In response to that post, Points Pinnacle pointed out a thread on Flyertalk in which maxcalls wrote about what he or she was told by a Marriott Rewards representative (found here).

The short version is this:

  • All stay certificates that are not yet attached to a reservation will be converted to new category 1-4 certificates.
  • If your stay certificate was old category 1-5, then it’s an even exchange.
  • If your stay certificate was old category 6 or higher, then you would get points refunded to your account based on the difference in price between what you paid for the package and the old category 1-5 price.  For example, category 7 travel packages currently cost 60,000 points more than category 1-5 packages, so you would get 60,000 points back.
  • If you currently have the certificate attached to a reservation it would stay intact.  But, if you cancel the reservation (which you won’t be able to do between 8/18 and 9/18), you would then get a new category 1-4 certificate and the same number of points back that you would have received with an unattached certificate.
  • If you then need a higher level certificate, you would have to pay the difference based on new travel package pricing.  For example, if you want to upgrade from new category 1-4 to new category 7, you would have to pay 240,000 points.

Why this is doubtful

There are several reasons to doubt the above theory:

  1. Marriott has asserted that they will share a “conversion chart” on 8/18 and that the mapping from old to new will result in “similarly valued categories” (hat tip View from the Wing).
  2. If this is indeed the plan, I can’t think of any reason why Marriott would require a one month freeze on old stay certificates (see: Marriott Travel Packages won’t turn into points, but will go into 1 month limbo).  Why not convert them immediately to category 1-4?
  3. I hate to say this, but in my experience call center representatives are wrong about these things far more often than they’re right.  There’s no particular reason to believe this one call center rep over a higher level Marriott spokesperson.
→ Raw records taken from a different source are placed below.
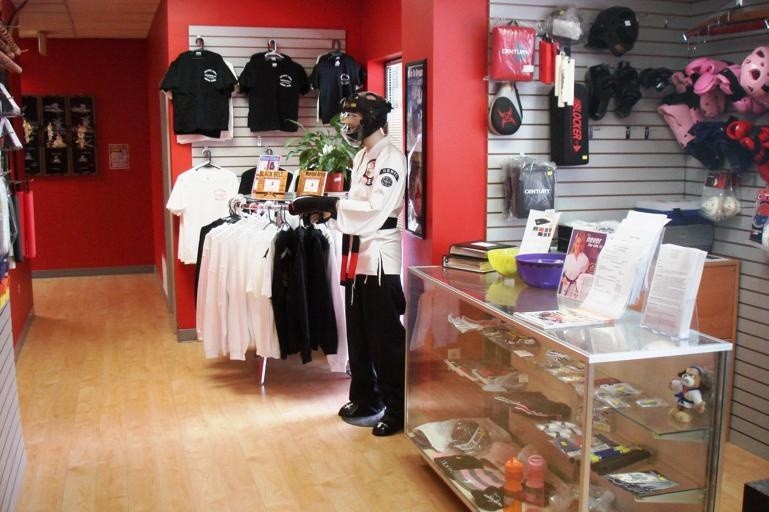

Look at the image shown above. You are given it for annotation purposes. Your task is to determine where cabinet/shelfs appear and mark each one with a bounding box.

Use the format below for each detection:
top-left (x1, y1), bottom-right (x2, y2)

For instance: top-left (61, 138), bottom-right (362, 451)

top-left (405, 265), bottom-right (732, 512)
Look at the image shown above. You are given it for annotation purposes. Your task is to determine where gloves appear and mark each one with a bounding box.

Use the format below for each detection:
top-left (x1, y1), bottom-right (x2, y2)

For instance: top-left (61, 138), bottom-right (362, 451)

top-left (288, 195), bottom-right (340, 216)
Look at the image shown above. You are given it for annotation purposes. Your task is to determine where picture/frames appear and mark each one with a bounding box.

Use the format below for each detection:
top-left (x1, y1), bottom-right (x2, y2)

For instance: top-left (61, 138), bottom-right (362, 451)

top-left (257, 170), bottom-right (328, 195)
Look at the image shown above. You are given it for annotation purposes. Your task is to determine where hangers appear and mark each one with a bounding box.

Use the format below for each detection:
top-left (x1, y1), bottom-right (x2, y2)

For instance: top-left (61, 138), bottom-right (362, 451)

top-left (220, 196), bottom-right (308, 233)
top-left (195, 149), bottom-right (220, 172)
top-left (185, 35), bottom-right (343, 63)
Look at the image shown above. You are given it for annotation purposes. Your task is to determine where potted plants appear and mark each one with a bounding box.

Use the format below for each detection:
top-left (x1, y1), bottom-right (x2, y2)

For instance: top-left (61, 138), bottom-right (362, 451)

top-left (283, 118), bottom-right (365, 192)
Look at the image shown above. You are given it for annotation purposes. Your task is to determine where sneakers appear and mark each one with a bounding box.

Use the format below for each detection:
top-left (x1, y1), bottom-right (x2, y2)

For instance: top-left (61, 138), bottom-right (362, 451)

top-left (338, 401), bottom-right (402, 436)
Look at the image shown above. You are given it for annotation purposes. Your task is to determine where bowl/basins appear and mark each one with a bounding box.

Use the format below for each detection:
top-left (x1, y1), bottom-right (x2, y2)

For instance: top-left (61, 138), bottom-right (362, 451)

top-left (515, 253), bottom-right (566, 289)
top-left (487, 248), bottom-right (518, 278)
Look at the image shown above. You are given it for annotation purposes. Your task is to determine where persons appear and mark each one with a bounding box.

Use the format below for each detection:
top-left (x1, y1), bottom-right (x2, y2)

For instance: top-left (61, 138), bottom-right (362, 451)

top-left (561, 231), bottom-right (589, 300)
top-left (289, 92), bottom-right (408, 436)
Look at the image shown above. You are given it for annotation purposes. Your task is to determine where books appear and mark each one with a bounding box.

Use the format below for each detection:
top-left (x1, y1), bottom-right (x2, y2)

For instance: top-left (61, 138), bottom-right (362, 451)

top-left (513, 308), bottom-right (616, 329)
top-left (442, 241), bottom-right (517, 273)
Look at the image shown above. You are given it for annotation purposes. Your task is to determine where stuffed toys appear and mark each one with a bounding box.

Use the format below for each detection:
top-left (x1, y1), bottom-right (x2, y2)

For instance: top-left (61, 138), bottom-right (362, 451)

top-left (668, 364), bottom-right (711, 423)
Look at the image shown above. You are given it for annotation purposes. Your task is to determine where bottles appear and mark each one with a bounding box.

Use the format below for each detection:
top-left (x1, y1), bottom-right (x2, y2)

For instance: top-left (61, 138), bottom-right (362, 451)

top-left (525, 454), bottom-right (546, 505)
top-left (502, 453), bottom-right (524, 511)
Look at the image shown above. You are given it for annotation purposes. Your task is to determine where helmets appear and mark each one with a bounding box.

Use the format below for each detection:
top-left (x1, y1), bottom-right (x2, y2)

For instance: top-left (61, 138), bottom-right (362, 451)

top-left (339, 91), bottom-right (392, 142)
top-left (589, 6), bottom-right (638, 59)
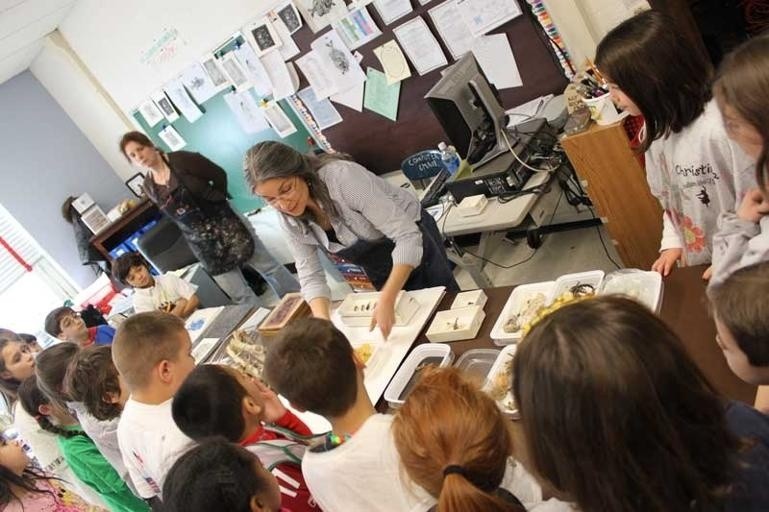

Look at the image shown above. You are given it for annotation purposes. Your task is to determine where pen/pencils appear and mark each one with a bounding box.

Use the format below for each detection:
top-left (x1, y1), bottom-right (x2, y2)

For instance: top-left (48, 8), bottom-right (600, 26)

top-left (569, 54), bottom-right (608, 100)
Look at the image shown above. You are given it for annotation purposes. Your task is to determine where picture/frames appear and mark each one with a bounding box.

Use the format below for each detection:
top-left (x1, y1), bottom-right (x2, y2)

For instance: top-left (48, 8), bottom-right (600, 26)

top-left (125, 171), bottom-right (146, 201)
Why I’m inclined to believe it anyway

Despite the reasons to doubt the theory, I’m leaning towards believing it:

  1. It simply makes sense.  It’s the only solution I’ve heard that is arguably fair to everyone without being overly generous.
  2. Every category mapping approach that I can think of has a huge potential exploit: It would probably be possible to buy a top tier package now, and then downgrade it to a bottom tier package in September in order to get a huge number of points back.  This probably wouldn’t sit well with Marriott.
  3. It explains why my Marriott contact hinted to me that people would be better off attaching their certificates now (see: Banking travel certificates for future luxury).  If the above theory is true, then your best bet is to book your actual stay before 8/18, unless you’re planning to stay in a category 1-4 hotel.  The reason is that the price to upgrade post 8/18 will be much higher than the price to upgrade today.

If it’s true, then…

If the theory is true, then those who only buy the travel packages for the miles will come out even regardless of what category package they buy.  In that case, though, they may be able to buy more packages now by downgrading existing ones to category 1-5.

Similarly, for those who are looking forward to using their certificates at new category 1-4 hotels (Marriott or Starwood), they’ll come out even.

Those wanting to book a higher level Marriott property (one that currently costs more than 25K per night) should book them now.  Unless the hotel is dropping way down in price, it will cost more in the future.

For those wanting to book a higher level Starwood property, you could book a higher level travel package now and hope that the theory presented above is wrong.  You won’t lose much through that gamble since you’ll still get valuable airline miles at a competitive rate that won’t be available to you after this Friday.